Nel 2020, nel frattempo, la Commissione europea ha presentato un insieme di misure relative alla finanza digitale. Tra queste misure, vi era un regolamento chiamato MiCA, dedicato alle cripto-attività.

Il nuovo Regolamento MiCA, rilasciato nel giugno 2023, può essere considerato una delle prime normative globali che si prefigge l’obiettivo di creare un quadro di regole applicabili a tutte le varietà di cripto-attività esistenti sul mercato e ai servizi legati a queste ultime.

La Legge di Bilancio 2023, emanata dal legislatore, ha stabilito un nuovo regime fiscale specifico per la tassazione delle diverse varianti di reddito che scaturiscono dalla detenzione di cripto-attività. Questo regime è effettivo a partire dal primo giorno di gennaio del 2023 e ha reso le cripto-attività una nuova categoria di reddito, denominata “diversi”.

L’attuazione di questa legge è stata realizzata tramite l’introduzione del nuovo inciso c-sexies) del primo comma dell’articolo 67 del Tuir (Testo unico delle imposte sui redditi). Questo distinguibile inciso definisce le cripto-attività come “una manifestazione digitale di valore o diritti che possono essere trasferiti e conservati in modo elettronico, facendo uso di una tecnologia di registro distribuito o una tecnologia simile”. E’ importante sottolineare come questa descrizione corrisponda completamente a quella presente nel nuovo Regolamento MiCA.

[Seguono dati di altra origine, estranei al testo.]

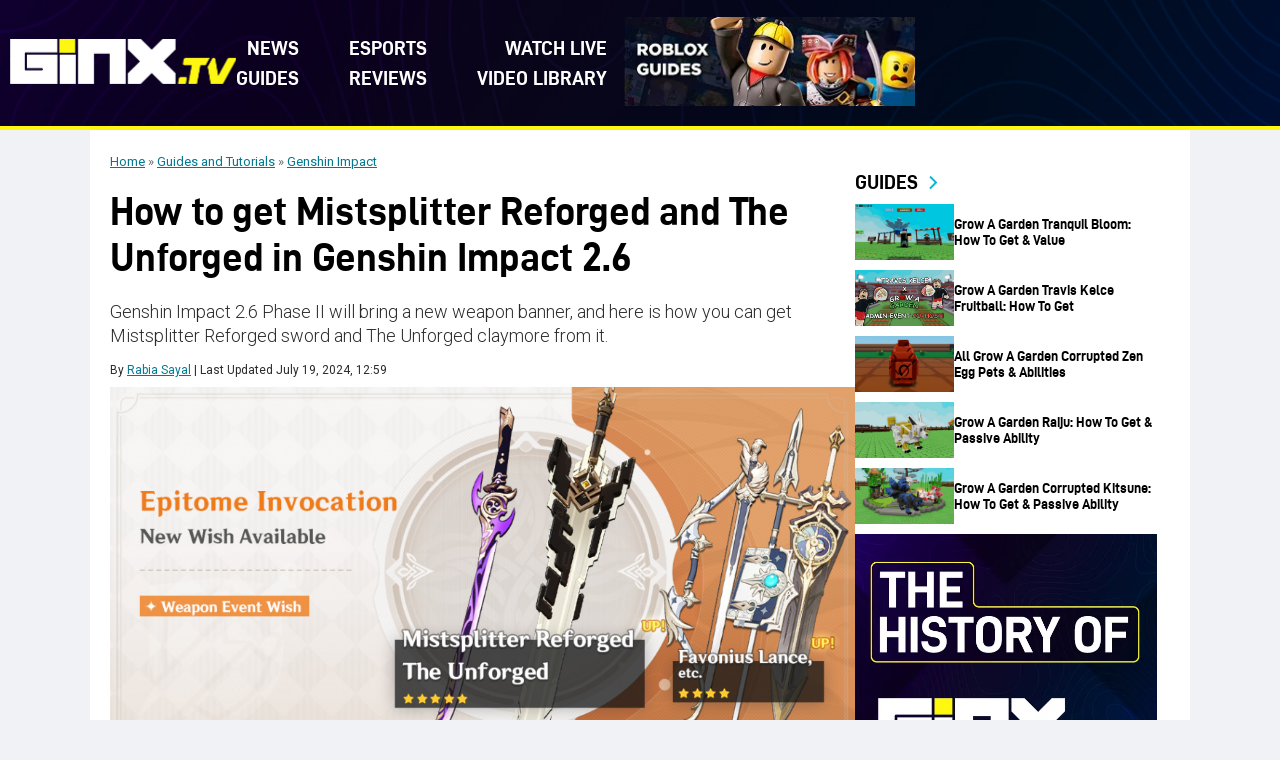

--- FILE ---
content_type: text/css
request_url: https://www.ginx.tv/en/wp-content/themes/ginxtv/assets/css/components/footer.css?ver=1765815400
body_size: 189
content:
.site-footer {
	width: 100%;
	background: var(--black100);
	padding: 100px 0 200px;
}
.footer-widgets {
	display: flex;
	flex-wrap: wrap;
	width: 100%;
	gap: 0 20px;
}
.one-fit {
	width: 37.9%;
	display: flex;
	flex-direction: column;
	gap: 77px 0;
}
.footer-logo img {
	max-width: 200px;
	width: 200px;
}
.footer-logo p {
	color: var(--base-text);
	font-size: 16px;
	font-weight: 400;
	line-height: normal;
}
.footer-social {
	display: flex;
	flex-wrap: wrap;
	gap: 13px;
}
.footer-logo .footer-social img {
	width: 24px;
	height: 24px;
}
.footer-links {
	width: 18.5%;
}
.footer-links .footer-widget-title {
	color: var(--white);
	font-family: var(--d-din);
	font-size: 18px;
	display: block;
	margin: 20px 0;
	line-height: 21px;
}
.footer-links li {
	color: var(--base-text);
	font-family: var(--roboto);
	font-size: 16px;
	font-weight: 400;
	line-height: normal;
	margin: 16px 0;
}
.footer-links li a {
	color: var(--base-text);
}
.footer-links li a:hover {
	color: var(--yellow-accent);
	text-decoration: underline;
}
.footer-logo .footer-social img:hover {
	filter: invert(95%) sepia(96%) saturate(3966%) hue-rotate(4deg) brightness(308%) contrast(103%);
}
.footer-links nav {
	display: inline-block;
	width: 100%;
}

@media (max-width:1159px) {
	.site-footer {
		padding:90px 40px 140px;
	}
	.one-fit {
		width: 100%;
		gap: 20px 0;
	}
	.footer-widgets {
		gap:80px 20px;
	}
	.footer-links {
		width: 100%;
		text-align: center;
	}
	.footer-links .footer-widget-title {
		margin: 20px 0 0;
	}
	.footer-social {
		justify-content: center;
	}
	
}

--- FILE ---
content_type: text/css
request_url: https://www.ginx.tv/en/wp-content/themes/ginxtv/assets/css/components/staff.css?ver=1765815400
body_size: 499
content:
.gx-staff-sec .page-title {
	font-size: 68px;
	line-height: 68px;
}
.staff-section-top {
	position: relative;
	margin: 0 0 20px;
}
.staff-section_list {
	display: flex;
	flex-wrap: wrap;
	width: 100%;
	position: relative;
	justify-content: space-between;
	padding-left: 0;
	margin-bottom: 0;
}
.staff-section_list li {
	height: 70px;
	line-height: 70px;
	font-size: 28px;
	padding: 0 40px;
	background: #1b143e;
	position: relative;
	z-index: 3;
	font-family: var(--d-din);
}
.staff-section_list::after {
	position: absolute;
	width: 100%;
	height: 10px;
	background: #1b143e;
	top: calc(50% - 5px);
	left: 0;
	z-index: 1;
	content: "";
}
.staff-section_list li a {
	color: var(--white);
}
.staff-section_list li a:hover {
	text-decoration: underline;
}
.staff-section_list li img {
	width: 20px;
	height: 20px;
	margin-left: 17px;
}
.staff-title {
	font-size: 36px;
	line-height: 42px;
	margin: 0;
}
.presenter-cards {
	display: flex;
	flex-wrap: wrap;
	justify-content: space-between;
	margin-top: 20px;
	width: 100%;
}
.presenter-card {
	width: calc(50% - 20px);
	margin-bottom: 20px;
	font-size: 16px;
	color: #000;
	text-decoration: none;
	background: #f0f0f0;
	box-shadow: 4px 4px 20px rgba(0,0,0,0.15),-4px -4px 20px rgba(0,0,0,0.15);
}
.presenter-card-heading {
	display: flex;
	flex-direction: row;
	align-items: center;
	justify-content: space-between;
	background: #fff;
	padding: 20px;
}
.presenter-card-heading-img {
	width: 38%;
}
.presenter-card-heading-img img {
	width: 70%;
	max-width: 70%;
	height: auto;
	aspect-ratio: .9;
	object-fit: cover;
	object-position: center;
	display: block;
	position: relative;
	background-color: #424242;
	-webkit-clip-path: polygon(50% 0,100% 25%,100% 75%,50% 100%,0 75%,0 25%);
	clip-path: polygon(50% 0,100% 25%,100% 75%,50% 100%,0 75%,0 25%);
	margin: 0 auto;
}
.social-icons {
	margin: 10px 0;
}
.social-icons.small ul a {
	display: block;
	max-width: 25px;
	width: 25px;
	height: 25px;
	margin: 0 5px 0 0;
}
.social-icons.small ul {
	display: flex;
	align-items: center;
	flex-wrap: wrap;
	height: 100%;
	justify-content: flex-start;
	margin-bottom: 10px;
	max-height: 70px;
	padding-left: 0;
}
.social-icons li {
	margin: 0;
}
.presenter-card-heading-name {
	width: 62%;
	font-size: 32px;
	font-family: var(--d-din);
	color: var(--black);
}
.presenter-card-heading-name .small {
	font-size: 18px;
	font-family: var(--d-din);
}
.presenter-card-description {
	padding: 20px;
}
.presenter-card-description p {
	font-size: 18px;
	line-height: 26px;
	color: #606060;
}
.presenter-card-description p a {
	color: #606060;
	text-decoration: underline;
}
.presenter-card-description-link {
	text-decoration: underline;
	text-align: center;
	display: block;
}
.presenter-card-description-link {
	text-decoration: underline;
	text-align: center;
	display: block;
	font-size: 18px;
	color: #606060;
}
.presenter-card-description-link:hover {
	color: #606060;
}
@media (max-width:1159px) {
	.gx-staff-sec .page-title {
		font-size: 32px;
		line-height: 32px;
	}
	.staff-section_list li {
		height: 32px;
		line-height: 32px;
		font-size: 14px;
		padding: 0 6px;
		margin: 0;
	}
	.staff-section_list li img {
		width: 10px;
		height: 10px;
		margin-left: 10px;
	}
	.staff-title {
		font-size: 28px;
		line-height: 28px;
	}
	.presenter-card {
		width: 100%;
	}
	.presenter-card-description p {
		font-size: 14px;
		line-height: 21px;
	}
	.presenter-card-description-link {
		font-size: 14px;
	}
}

Ci sono dubbi tra gli operatori del settore riguardo l’inclusione delle criptovalute nel campo di applicazione del MiCA. Se si considerasse l’idea che le criptovalute siano effettivamente escluse dal MiCA, ne deriverebbe l’esclusione anche delle regole fiscali delineate nell’articolo 67, comma 1, lettera c-sexies del Tuir, dato che le definizioni di cripto-attività sono coerenti.

Perciò, nella definizione di cripto-attività rientrano quelle rappresentazioni digitali di valore o diritti che non rientrano nella categoria di strumento finanziario (poiché gli strumenti finanziari sono esclusi dal MiCA).

Specificatamente, la categoria fiscale include guadagni e profitti realizzati dalle seguenti operazioni:

  • Uso di criptoattività per l’acquisto di beni o servizi (conosciuti come token di utilità);
  • Uso di una valuta digitale per l’acquisto di un NFT;
  • Conversione di una valuta digitale in Euro o altre valute FIAT;
  • Vendita di NFT già “emessi”.

Invece, i redditi derivanti da cosiddetti token di investimento (o token di sicurezza) che rientrano nell’ambito degli strumenti finanziari delineati da MiFID II non sono inclusi. Questi token dovrebbero essere considerati strumenti finanziari in ogni aspetto, indipendentemente dal fatto che siano digitalizzati o meno.

In conclusione, le attività sottoposte alla nuova normativa includono le tradizionali valute digitali, le stablecoin, i non fungible token (NFT) e i token di utilità, purché queste attività siano state rilasciate, trasferite, registrate e archiviate utilizzando la tecnologia blockchain.